In the supporting cast and bringing some warmth and lightness to the story are Bradley Mott as Mo (and also as Castaway) and Lawrence Redmond as Higgins (and also as Castaway). They play two grown-up children of the sixties who have always been in love with each other and are now married. Their duet, backed by the Ensemble, “My Bell’s Been Rung,” conveys the laughs and pain of their long relationship both in and out of the closet.
Also, a stand out is Kayla Gross as Pearl (and also as a Castaway) who plays Olivia’s online friend. Pearl lives near Yellowstone and during their cross-country trip the mother and daughter visit. Gross not only tells us of the wonders of the park in “Yellowstone” and its “Reprise” but gives us insight into the struggles of her own character.
In another shining supporting performance is Carlos L. Encinias who plays another Latin immigrant who befriends the pair and develops a special relationship with them. His character, Manuel, is a food vendor and he sings of us own sorrows in the song, “Tamales.”
The rest of the very talented cast includes Kara-Tameika Watkins as Lawyer/Castaway. Michael Wood as Police Officer/Castaway, Olivia Ashley Reed as Court Clerk/Castaway, Jay Frisby as Motel Clerk/Castaway and Jyline Carranza as ICE Agent/Castaway. (A Castaway is a member of Olivia’s on-line, self-help group that she started when she was feeling suicidal.)

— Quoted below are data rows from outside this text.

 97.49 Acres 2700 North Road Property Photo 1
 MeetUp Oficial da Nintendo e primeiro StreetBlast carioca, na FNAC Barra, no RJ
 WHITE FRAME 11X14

Portes’s direction is fast and snappy on the stark set by Milagros Ponce De León, made up of several platforms and poles with chairs and benches as the actors only leave the stage for costume changes. The director brings out the best of her talented cast. I had two minor issues with the staging of the show. I thought having the supporting actors warm up on stage to be a bit awkward. There was also a problem viewing some of the early scenes from the mezzanine.

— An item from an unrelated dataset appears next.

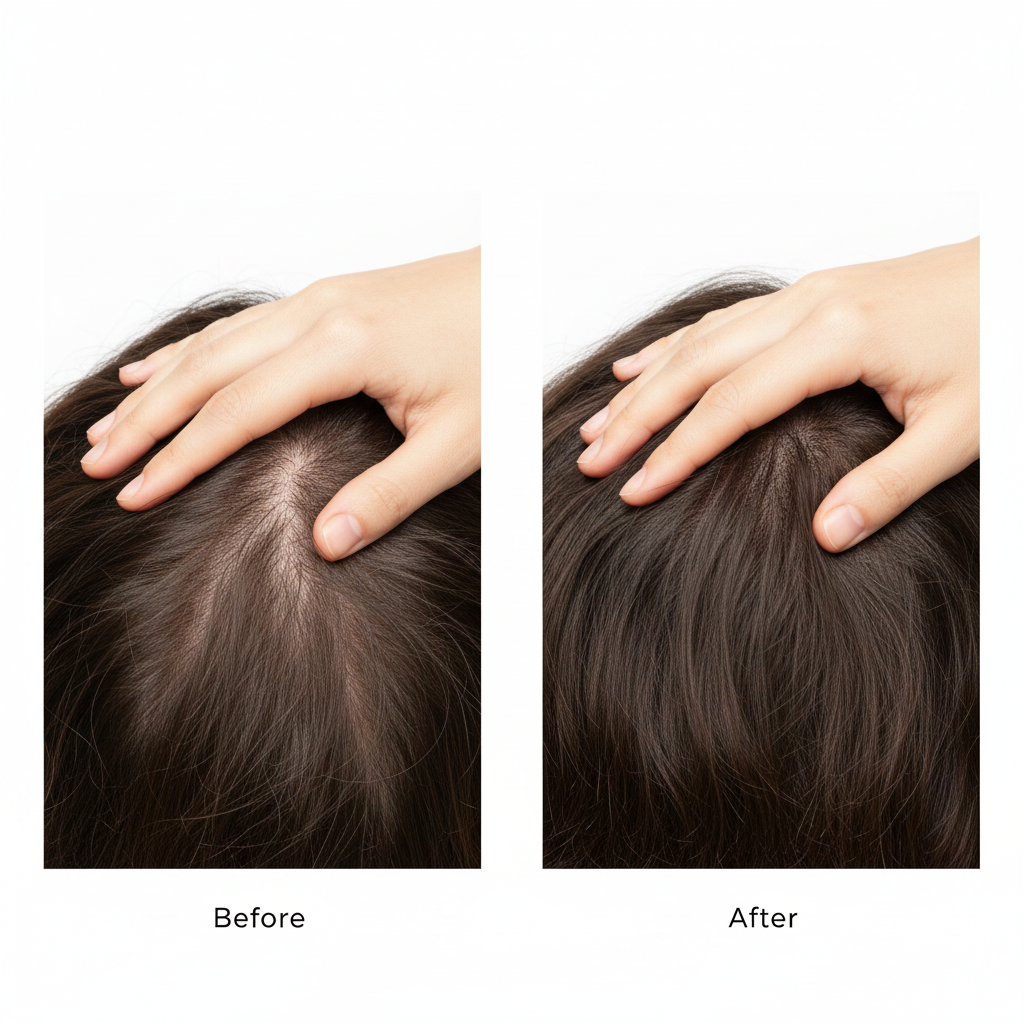 Ginger Hair Growth Oil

In what seems to be an effort to remove the fourth wall some of the first scenes are staged in the audience. However, by the next scene or two, it is over, and the imaginary wall between the audience and cast is back. There is, later, another real wall that is most effective.
McKeown and Hudes music and lyrics are in good hands with Walter “Bobby” McCoy. The set includes a very visible orchestra. The music has a folk song flavor rather than a Latin one with one exception, “Dance with Me.” However, it did well to help convey the story and emotions of the characters.
Pablo Santiago’s Lighting Design, Matt Rowe’s Sound Design and Thomas Ontiveros’ Projection Design do a great deal to enhance the staging. Ivania Stack’s Costume Designs bring out the characters’ personalities and their growth.
“Miss You Like Hell” is a poignant story of a mother and daughter trying to hold on in a world that is full of obstacles. All of us are affected by its message.
Running Time: One hour and 50 minutes. No Intermission.
“Mis You Like Hell” is presently playing at Olney Theatre Center in Olney Maryland until March 1, 2020. For more information on the production go online. To purchase tickets, go online. For information about Olney Theatre Center and other productions this season go to their website. Olney Theatre Center is located at 2001 Olney-Sandy Spring Road, Olney MD 20832.
Note: Following Saturday matinee performances: February 8, February 15, February 22 and February 29 there will be afterwords discussions on immigration with members of the Montgomery County Council.
Note: Due to some of the language and subject matter this show is not recommended for young children.